PROVIDED RECORDS:

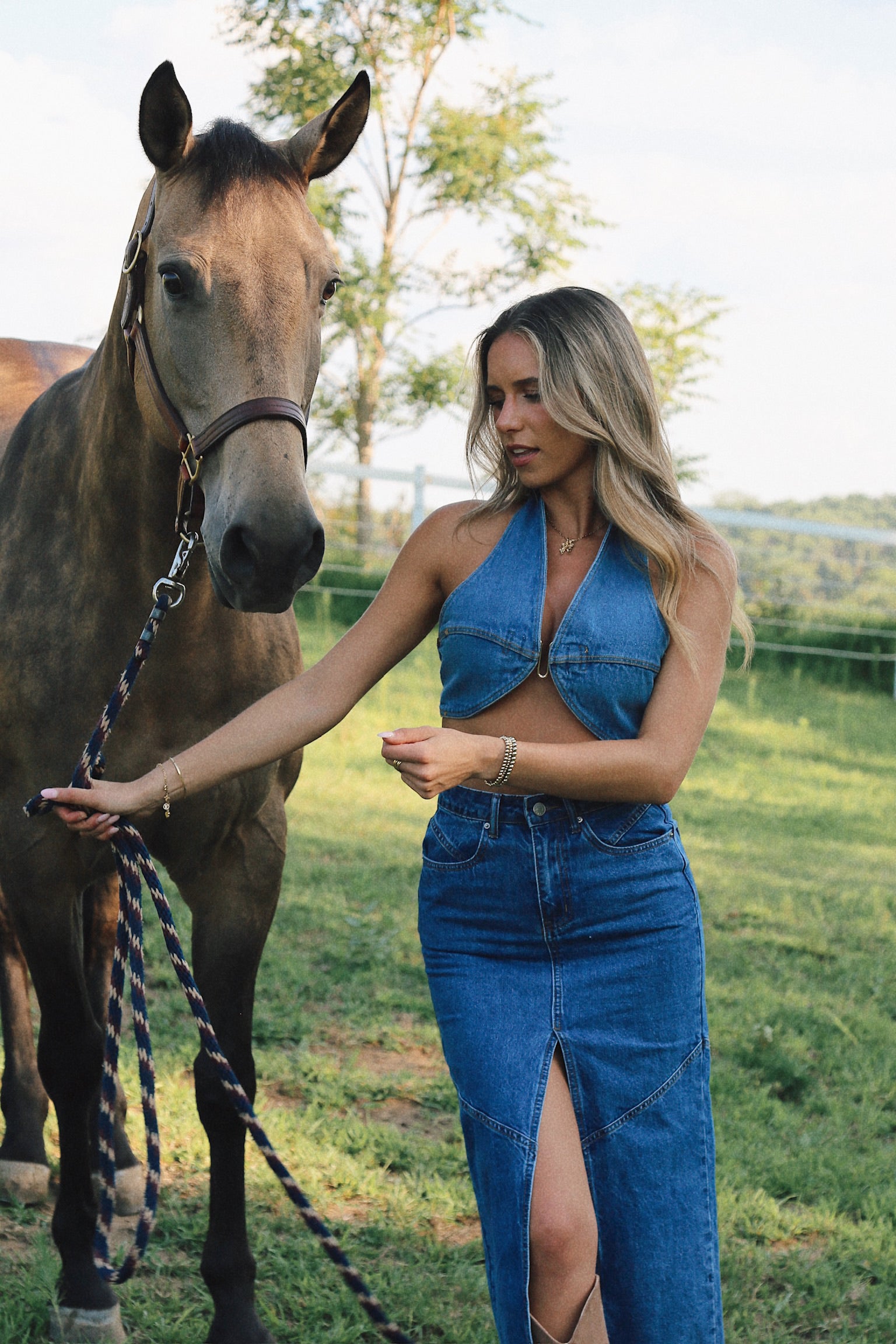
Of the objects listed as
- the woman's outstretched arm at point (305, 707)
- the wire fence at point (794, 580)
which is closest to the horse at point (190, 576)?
the woman's outstretched arm at point (305, 707)

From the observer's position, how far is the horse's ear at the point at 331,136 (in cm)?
240

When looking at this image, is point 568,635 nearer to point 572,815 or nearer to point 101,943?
point 572,815

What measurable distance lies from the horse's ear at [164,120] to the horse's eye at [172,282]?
26 centimetres

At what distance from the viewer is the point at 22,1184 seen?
10.2 feet

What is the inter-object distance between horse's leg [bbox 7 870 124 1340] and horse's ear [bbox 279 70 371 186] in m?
1.53

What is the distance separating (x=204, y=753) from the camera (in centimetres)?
209

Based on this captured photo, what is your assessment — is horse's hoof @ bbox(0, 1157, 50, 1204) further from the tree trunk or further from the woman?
the tree trunk

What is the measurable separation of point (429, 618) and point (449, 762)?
52 cm

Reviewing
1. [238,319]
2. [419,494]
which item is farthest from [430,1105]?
[419,494]

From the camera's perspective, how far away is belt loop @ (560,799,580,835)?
1946 mm

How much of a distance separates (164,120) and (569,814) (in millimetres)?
1406

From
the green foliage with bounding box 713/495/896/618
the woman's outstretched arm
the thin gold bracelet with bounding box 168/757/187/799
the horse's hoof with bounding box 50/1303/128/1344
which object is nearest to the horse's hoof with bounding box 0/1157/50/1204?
the horse's hoof with bounding box 50/1303/128/1344

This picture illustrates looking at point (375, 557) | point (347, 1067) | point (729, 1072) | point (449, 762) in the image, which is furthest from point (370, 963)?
point (375, 557)

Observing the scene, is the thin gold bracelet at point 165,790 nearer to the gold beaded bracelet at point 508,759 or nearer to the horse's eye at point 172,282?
the gold beaded bracelet at point 508,759
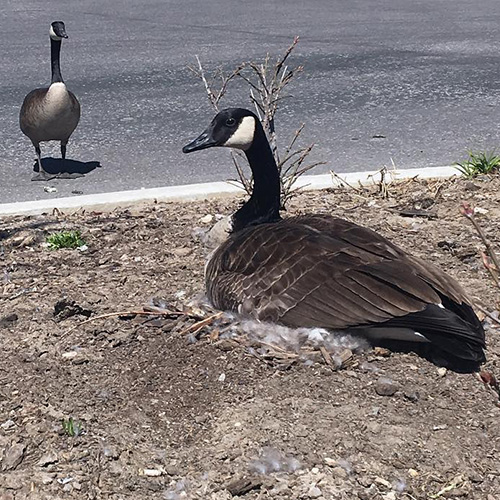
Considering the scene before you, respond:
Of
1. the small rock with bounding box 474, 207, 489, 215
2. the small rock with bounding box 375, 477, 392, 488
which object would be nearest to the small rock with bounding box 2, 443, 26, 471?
the small rock with bounding box 375, 477, 392, 488

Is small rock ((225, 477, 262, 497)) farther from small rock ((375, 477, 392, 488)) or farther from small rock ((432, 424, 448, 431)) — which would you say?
small rock ((432, 424, 448, 431))

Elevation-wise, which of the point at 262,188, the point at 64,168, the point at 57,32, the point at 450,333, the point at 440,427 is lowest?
the point at 64,168

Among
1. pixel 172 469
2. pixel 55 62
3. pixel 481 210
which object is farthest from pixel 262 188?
pixel 55 62

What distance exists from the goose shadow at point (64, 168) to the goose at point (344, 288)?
3.08 m

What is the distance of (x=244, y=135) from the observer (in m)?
4.67

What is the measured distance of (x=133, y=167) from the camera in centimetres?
731

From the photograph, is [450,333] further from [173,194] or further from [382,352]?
[173,194]

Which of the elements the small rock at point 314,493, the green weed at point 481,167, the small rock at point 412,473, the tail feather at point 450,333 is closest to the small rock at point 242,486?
the small rock at point 314,493

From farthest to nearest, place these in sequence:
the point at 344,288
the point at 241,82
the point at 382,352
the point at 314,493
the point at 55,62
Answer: the point at 241,82 < the point at 55,62 < the point at 382,352 < the point at 344,288 < the point at 314,493

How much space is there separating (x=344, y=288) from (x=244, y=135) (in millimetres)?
1222

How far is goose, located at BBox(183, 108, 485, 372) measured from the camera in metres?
3.66

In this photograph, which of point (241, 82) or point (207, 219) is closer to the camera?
point (207, 219)

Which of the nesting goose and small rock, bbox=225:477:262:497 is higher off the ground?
the nesting goose

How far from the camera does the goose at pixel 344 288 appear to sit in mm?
3660
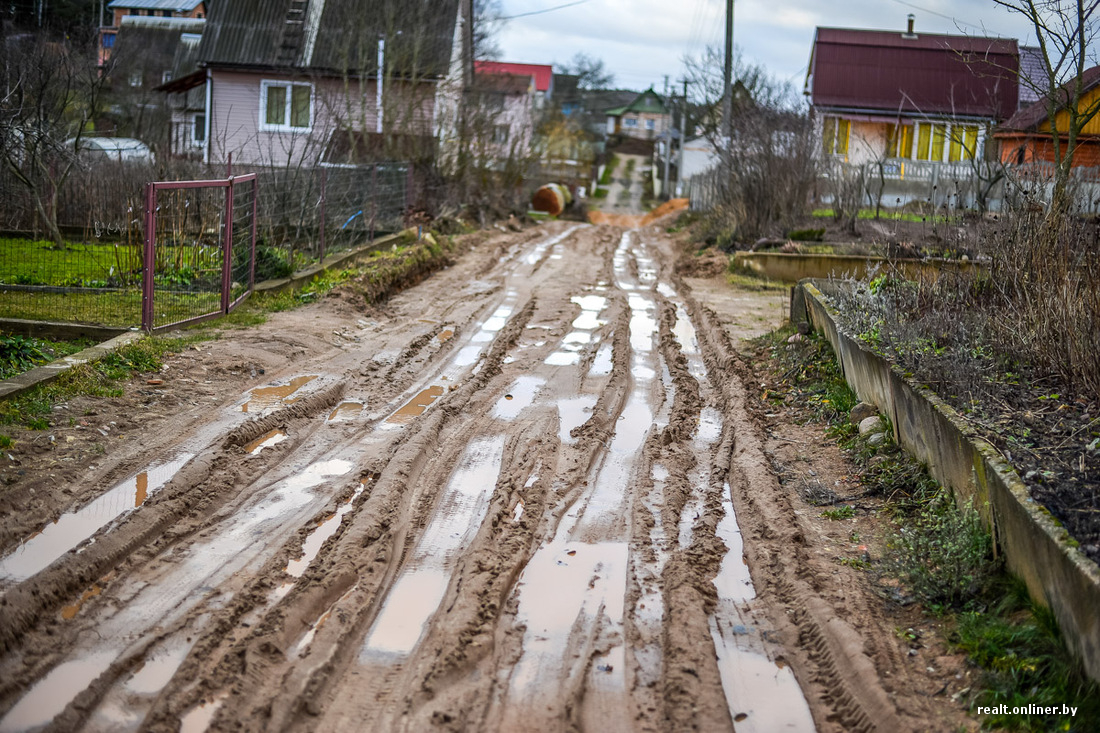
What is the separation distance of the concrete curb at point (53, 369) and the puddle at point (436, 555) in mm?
3349

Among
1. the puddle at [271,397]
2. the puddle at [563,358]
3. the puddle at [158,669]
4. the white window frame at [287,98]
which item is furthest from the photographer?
the white window frame at [287,98]

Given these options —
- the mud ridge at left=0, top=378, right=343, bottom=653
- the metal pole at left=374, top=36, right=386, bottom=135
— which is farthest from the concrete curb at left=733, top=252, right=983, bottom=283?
the metal pole at left=374, top=36, right=386, bottom=135

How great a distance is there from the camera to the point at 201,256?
486 inches

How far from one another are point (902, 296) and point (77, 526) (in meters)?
6.99

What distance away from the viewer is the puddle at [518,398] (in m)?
8.35

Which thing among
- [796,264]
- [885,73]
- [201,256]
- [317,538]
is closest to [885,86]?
[885,73]

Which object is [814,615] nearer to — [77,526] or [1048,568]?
[1048,568]

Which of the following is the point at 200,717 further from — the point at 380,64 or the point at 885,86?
the point at 885,86

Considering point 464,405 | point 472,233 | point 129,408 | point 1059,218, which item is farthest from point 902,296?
point 472,233

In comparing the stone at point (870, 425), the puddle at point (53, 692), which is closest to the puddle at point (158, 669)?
the puddle at point (53, 692)

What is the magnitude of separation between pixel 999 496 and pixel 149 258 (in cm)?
804

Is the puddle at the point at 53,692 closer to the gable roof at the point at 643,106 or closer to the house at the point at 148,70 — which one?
the house at the point at 148,70

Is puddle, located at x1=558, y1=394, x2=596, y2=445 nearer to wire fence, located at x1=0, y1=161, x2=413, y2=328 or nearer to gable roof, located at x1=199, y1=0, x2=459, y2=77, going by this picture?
wire fence, located at x1=0, y1=161, x2=413, y2=328

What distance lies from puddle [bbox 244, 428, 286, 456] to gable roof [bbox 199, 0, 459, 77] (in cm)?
1973
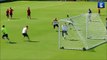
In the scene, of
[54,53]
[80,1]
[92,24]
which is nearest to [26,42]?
[54,53]

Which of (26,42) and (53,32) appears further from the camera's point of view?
(53,32)

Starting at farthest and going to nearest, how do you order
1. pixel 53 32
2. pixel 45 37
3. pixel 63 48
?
1. pixel 53 32
2. pixel 45 37
3. pixel 63 48

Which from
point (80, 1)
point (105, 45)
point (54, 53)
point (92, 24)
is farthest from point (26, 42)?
point (80, 1)

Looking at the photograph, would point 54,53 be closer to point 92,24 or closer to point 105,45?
point 105,45

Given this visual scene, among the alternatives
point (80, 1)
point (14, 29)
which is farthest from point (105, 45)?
point (80, 1)

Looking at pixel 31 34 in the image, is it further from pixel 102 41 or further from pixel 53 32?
pixel 102 41

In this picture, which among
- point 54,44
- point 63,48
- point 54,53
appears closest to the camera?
point 54,53

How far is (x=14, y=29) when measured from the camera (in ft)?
107

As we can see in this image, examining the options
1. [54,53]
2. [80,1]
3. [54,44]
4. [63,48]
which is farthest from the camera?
[80,1]

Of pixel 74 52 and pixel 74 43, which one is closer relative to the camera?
pixel 74 52

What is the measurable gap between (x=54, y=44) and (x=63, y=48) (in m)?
1.90

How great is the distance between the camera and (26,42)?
25.4 m

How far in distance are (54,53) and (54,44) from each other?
11.0ft

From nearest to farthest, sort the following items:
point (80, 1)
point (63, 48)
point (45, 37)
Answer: point (63, 48) → point (45, 37) → point (80, 1)
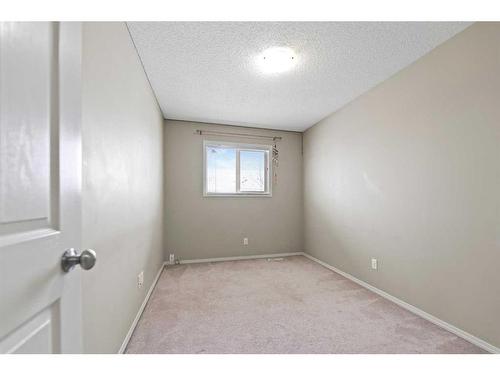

GIVEN INSTRUCTION: Put the lines above into a JSON list of strings, one string per line, leaving out blank lines and the picture lines.

SOLUTION BELOW:
[
  "Of the objects listed as",
  "- the woman's outstretched arm at point (305, 707)",
  "- the wire fence at point (794, 580)",
  "which is closest to the horse at point (190, 576)?",
  "the woman's outstretched arm at point (305, 707)",
  "From the observer's position, how far is the horse's ear at the point at 331,136 (in cm)?",
  "240",
  "When looking at this image, is point 568,635 nearer to point 572,815 or nearer to point 101,943?",
  "point 572,815",
  "What measurable distance lies from the horse's ear at [164,120] to the horse's eye at [172,282]?",
  "26 centimetres",
  "At what distance from the viewer is the point at 22,1184 seen?",
  "10.2 feet",
  "What is the inter-object distance between horse's leg [bbox 7 870 124 1340] and horse's ear [bbox 279 70 371 186] in m?",
  "1.53",
  "What is the distance separating (x=204, y=753) from the camera (in centimetres)?",
  "209",
  "Based on this captured photo, what is your assessment — is horse's hoof @ bbox(0, 1157, 50, 1204) further from the tree trunk or further from the woman?",
  "the tree trunk",
  "What is the measurable separation of point (429, 618) and point (449, 762)?",
  "52 cm",
  "Reviewing",
  "1. [238,319]",
  "2. [419,494]",
  "which item is farthest from [430,1105]?",
  "[419,494]",
  "From the camera's perspective, how far away is belt loop @ (560,799,580,835)?",
  "1946 mm",
  "How much of a distance separates (164,120) and (569,814) (in millimetres)?",
  "1406",
  "From",
  "the green foliage with bounding box 713/495/896/618",
  "the woman's outstretched arm",
  "the thin gold bracelet with bounding box 168/757/187/799",
  "the horse's hoof with bounding box 50/1303/128/1344",
  "which object is nearest to the horse's hoof with bounding box 0/1157/50/1204?",
  "the horse's hoof with bounding box 50/1303/128/1344",
  "This picture illustrates looking at point (375, 557) | point (347, 1067) | point (729, 1072) | point (449, 762) in the image, which is furthest from point (370, 963)?",
  "point (375, 557)",
  "Observing the scene, is the thin gold bracelet at point 165,790 nearer to the gold beaded bracelet at point 508,759 or nearer to the horse's eye at point 172,282?",
  "the gold beaded bracelet at point 508,759",
  "Considering the scene before you, respond:",
  "Of",
  "1. the small rock with bounding box 474, 207, 489, 215",
  "2. the small rock with bounding box 375, 477, 392, 488",
  "which object would be nearest to the small rock with bounding box 2, 443, 26, 471?",
  "the small rock with bounding box 375, 477, 392, 488",
  "Is small rock ((225, 477, 262, 497)) farther from small rock ((375, 477, 392, 488)) or farther from small rock ((432, 424, 448, 431)) — which would you say?",
  "small rock ((432, 424, 448, 431))",
  "Elevation-wise, which of the point at 262,188, the point at 64,168, the point at 57,32, the point at 450,333, the point at 440,427 is lowest?",
  "the point at 64,168",
  "Among",
  "1. pixel 172 469",
  "2. pixel 55 62",
  "3. pixel 481 210",
  "which object is farthest from pixel 262 188?",
  "pixel 55 62",
  "What distance exists from the goose shadow at point (64, 168) to the goose at point (344, 288)?",
  "3.08 m",
  "What is the distance of (x=244, y=135) from the observer (in m)?",
  "4.67",
  "What is the measured distance of (x=133, y=167) from the camera in centimetres?",
  "731",
  "From the photograph, is [450,333] further from [173,194] or further from [382,352]?",
  "[173,194]",
  "Which of the elements the small rock at point 314,493, the green weed at point 481,167, the small rock at point 412,473, the tail feather at point 450,333 is closest to the small rock at point 242,486?",
  "the small rock at point 314,493",
  "From farthest to nearest, place these in sequence:",
  "the point at 344,288",
  "the point at 241,82",
  "the point at 382,352",
  "the point at 314,493",
  "the point at 55,62",
  "Answer: the point at 241,82 < the point at 55,62 < the point at 382,352 < the point at 344,288 < the point at 314,493",
  "How much space is there separating (x=344, y=288) from (x=244, y=135) (in millimetres)?",
  "1222",
  "How far is goose, located at BBox(183, 108, 485, 372) measured from the camera in metres?",
  "3.66",
  "In this photograph, which of point (241, 82) or point (207, 219) is closer to the camera?",
  "point (207, 219)",
  "Which of the nesting goose and small rock, bbox=225:477:262:497 is higher off the ground?",
  "the nesting goose",
  "How far from the camera does the goose at pixel 344 288 appear to sit in mm?",
  "3660",
  "What is the separation distance of the concrete curb at point (53, 369) and the puddle at point (436, 555) in mm?",
  "3349",
  "Among",
  "1. the puddle at [271,397]",
  "2. the puddle at [563,358]",
  "3. the puddle at [158,669]",
  "4. the white window frame at [287,98]",
  "which item is furthest from the photographer?",
  "the white window frame at [287,98]",
  "Given these options —",
  "- the mud ridge at left=0, top=378, right=343, bottom=653",
  "- the metal pole at left=374, top=36, right=386, bottom=135",
  "— which is farthest from the concrete curb at left=733, top=252, right=983, bottom=283?",
  "the metal pole at left=374, top=36, right=386, bottom=135",
  "How great a distance is there from the camera to the point at 201,256?",
  "486 inches",
  "How far from one another are point (902, 296) and point (77, 526) (in meters)?",
  "6.99",
  "What distance away from the viewer is the puddle at [518,398] (in m)?",
  "8.35",
  "Which thing among",
  "- [796,264]",
  "- [885,73]",
  "- [201,256]",
  "- [317,538]",
  "is closest to [885,86]?",
  "[885,73]",
  "Which object is [814,615] nearer to — [77,526] or [1048,568]?",
  "[1048,568]",
  "Which of the following is the point at 200,717 further from — the point at 380,64 or the point at 885,86?",
  "the point at 885,86",
  "Considering point 464,405 | point 472,233 | point 129,408 | point 1059,218, which item is farthest from point 902,296?",
  "point 472,233",
  "In comparing the stone at point (870, 425), the puddle at point (53, 692), which is closest to the puddle at point (158, 669)?",
  "the puddle at point (53, 692)",
  "What is the magnitude of separation between pixel 999 496 and pixel 149 258 (in cm)?",
  "804",
  "Is the puddle at the point at 53,692 closer to the gable roof at the point at 643,106 or closer to the house at the point at 148,70 — which one?",
  "the house at the point at 148,70",
  "Is puddle, located at x1=558, y1=394, x2=596, y2=445 nearer to wire fence, located at x1=0, y1=161, x2=413, y2=328 or nearer to gable roof, located at x1=199, y1=0, x2=459, y2=77, going by this picture?",
  "wire fence, located at x1=0, y1=161, x2=413, y2=328",
  "What distance lies from puddle [bbox 244, 428, 286, 456] to gable roof [bbox 199, 0, 459, 77] (in cm)?",
  "1973",
  "In the scene, of",
  "[54,53]",
  "[80,1]",
  "[92,24]",
  "which is nearest to [26,42]?",
  "[54,53]",
  "Which of (26,42) and (53,32) appears further from the camera's point of view?",
  "(53,32)",
  "Starting at farthest and going to nearest, how do you order",
  "1. pixel 53 32",
  "2. pixel 45 37",
  "3. pixel 63 48",
  "?",
  "1. pixel 53 32",
  "2. pixel 45 37",
  "3. pixel 63 48",
  "Which from",
  "point (80, 1)",
  "point (105, 45)",
  "point (54, 53)",
  "point (92, 24)",
  "is farthest from point (26, 42)?",
  "point (80, 1)",
  "Looking at the photograph, would point 54,53 be closer to point 92,24 or closer to point 105,45?",
  "point 105,45",
  "Given this visual scene, among the alternatives",
  "point (80, 1)",
  "point (14, 29)",
  "which is farthest from point (105, 45)?",
  "point (80, 1)",
  "Looking at pixel 31 34 in the image, is it further from pixel 102 41 or further from pixel 53 32?",
  "pixel 102 41",
  "In this picture, which among",
  "- point 54,44",
  "- point 63,48",
  "- point 54,53",
  "appears closest to the camera?",
  "point 54,53",
  "How far is (x=14, y=29) when measured from the camera (in ft)?",
  "107",
  "As we can see in this image, examining the options",
  "1. [54,53]",
  "2. [80,1]",
  "3. [54,44]",
  "4. [63,48]",
  "which is farthest from the camera?",
  "[80,1]",
  "Of pixel 74 52 and pixel 74 43, which one is closer relative to the camera?",
  "pixel 74 52",
  "What is the measurable gap between (x=54, y=44) and (x=63, y=48) (in m)?",
  "1.90",
  "How great is the distance between the camera and (26,42)?",
  "25.4 m",
  "How far in distance are (54,53) and (54,44) from each other?",
  "11.0ft",
  "From nearest to farthest, sort the following items:",
  "point (80, 1)",
  "point (63, 48)",
  "point (45, 37)",
  "Answer: point (63, 48) → point (45, 37) → point (80, 1)"
]